**ABOUT THIS EXERCISE**
The records follow. Filter them to the lines that hold "ตอนท".

**Brief descriptive captions**
# # # # #

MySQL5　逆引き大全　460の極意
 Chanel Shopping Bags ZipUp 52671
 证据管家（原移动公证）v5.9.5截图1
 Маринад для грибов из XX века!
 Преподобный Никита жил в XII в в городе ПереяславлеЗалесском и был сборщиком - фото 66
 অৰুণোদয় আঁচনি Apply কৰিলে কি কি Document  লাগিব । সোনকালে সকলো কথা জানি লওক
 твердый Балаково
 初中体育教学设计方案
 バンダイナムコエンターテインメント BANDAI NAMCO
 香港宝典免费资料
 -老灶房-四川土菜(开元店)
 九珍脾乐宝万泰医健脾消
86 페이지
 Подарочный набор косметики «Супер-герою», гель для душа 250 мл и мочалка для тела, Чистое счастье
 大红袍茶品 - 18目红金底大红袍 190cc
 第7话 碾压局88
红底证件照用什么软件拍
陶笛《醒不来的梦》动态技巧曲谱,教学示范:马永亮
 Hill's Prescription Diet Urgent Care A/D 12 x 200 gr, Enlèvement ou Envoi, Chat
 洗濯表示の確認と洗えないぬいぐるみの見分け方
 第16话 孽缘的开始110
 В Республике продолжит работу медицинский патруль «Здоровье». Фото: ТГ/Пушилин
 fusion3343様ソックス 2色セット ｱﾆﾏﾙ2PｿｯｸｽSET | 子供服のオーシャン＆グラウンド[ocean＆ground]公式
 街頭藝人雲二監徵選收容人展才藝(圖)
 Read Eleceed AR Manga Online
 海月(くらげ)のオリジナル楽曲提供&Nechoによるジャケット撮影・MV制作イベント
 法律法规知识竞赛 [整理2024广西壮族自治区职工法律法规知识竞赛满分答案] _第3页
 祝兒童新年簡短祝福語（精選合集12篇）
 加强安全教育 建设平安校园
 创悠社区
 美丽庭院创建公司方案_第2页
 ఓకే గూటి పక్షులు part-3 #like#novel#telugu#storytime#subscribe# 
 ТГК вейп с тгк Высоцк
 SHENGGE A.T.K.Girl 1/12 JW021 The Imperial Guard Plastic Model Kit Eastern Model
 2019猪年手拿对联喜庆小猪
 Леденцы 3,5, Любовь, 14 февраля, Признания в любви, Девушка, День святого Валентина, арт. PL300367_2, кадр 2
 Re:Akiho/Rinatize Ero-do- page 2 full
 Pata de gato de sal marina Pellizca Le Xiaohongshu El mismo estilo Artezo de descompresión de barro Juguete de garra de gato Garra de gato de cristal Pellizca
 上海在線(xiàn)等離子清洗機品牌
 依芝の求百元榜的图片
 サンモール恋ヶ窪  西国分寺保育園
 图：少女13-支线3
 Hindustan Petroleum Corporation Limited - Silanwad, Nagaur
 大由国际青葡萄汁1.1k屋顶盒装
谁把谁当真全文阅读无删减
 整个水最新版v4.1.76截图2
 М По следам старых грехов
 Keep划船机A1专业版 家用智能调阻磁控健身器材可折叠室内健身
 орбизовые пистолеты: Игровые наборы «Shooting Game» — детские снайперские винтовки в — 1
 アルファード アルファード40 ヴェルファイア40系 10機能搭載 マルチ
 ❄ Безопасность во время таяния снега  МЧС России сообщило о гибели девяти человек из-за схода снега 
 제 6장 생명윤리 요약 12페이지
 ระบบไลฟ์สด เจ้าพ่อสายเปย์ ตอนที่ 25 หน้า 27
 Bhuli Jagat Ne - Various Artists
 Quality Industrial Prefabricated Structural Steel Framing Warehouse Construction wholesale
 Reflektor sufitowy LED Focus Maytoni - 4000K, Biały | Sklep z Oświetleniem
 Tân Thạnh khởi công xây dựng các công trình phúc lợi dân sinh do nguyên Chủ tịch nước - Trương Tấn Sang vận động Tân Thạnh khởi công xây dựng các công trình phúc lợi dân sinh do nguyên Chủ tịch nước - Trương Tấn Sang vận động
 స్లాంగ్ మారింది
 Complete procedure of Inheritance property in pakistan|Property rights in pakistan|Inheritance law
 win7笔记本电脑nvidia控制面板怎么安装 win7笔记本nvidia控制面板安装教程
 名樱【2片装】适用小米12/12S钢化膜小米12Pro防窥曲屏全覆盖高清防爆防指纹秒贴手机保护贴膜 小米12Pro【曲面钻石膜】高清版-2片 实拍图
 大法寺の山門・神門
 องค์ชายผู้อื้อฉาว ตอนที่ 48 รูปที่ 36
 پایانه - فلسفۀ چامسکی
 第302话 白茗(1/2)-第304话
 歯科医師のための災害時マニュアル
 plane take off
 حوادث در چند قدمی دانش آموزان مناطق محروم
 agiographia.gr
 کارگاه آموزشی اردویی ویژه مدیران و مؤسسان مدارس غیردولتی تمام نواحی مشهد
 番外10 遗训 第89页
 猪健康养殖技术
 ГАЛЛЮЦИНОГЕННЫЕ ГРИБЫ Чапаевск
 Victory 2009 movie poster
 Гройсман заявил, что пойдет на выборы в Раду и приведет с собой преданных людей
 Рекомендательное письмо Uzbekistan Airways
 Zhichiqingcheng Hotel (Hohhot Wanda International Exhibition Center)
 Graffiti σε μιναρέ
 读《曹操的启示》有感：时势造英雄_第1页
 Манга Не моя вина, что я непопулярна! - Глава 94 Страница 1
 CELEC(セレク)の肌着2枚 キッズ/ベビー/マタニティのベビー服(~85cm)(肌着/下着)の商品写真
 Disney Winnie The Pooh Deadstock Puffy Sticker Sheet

# # # # #

**SOLUTION TO THIS TASK**
 ระบบไลฟ์สด เจ้าพ่อสายเปย์ ตอนที่ 25 หน้า 27
 องค์ชายผู้อื้อฉาว ตอนที่ 48 รูปที่ 36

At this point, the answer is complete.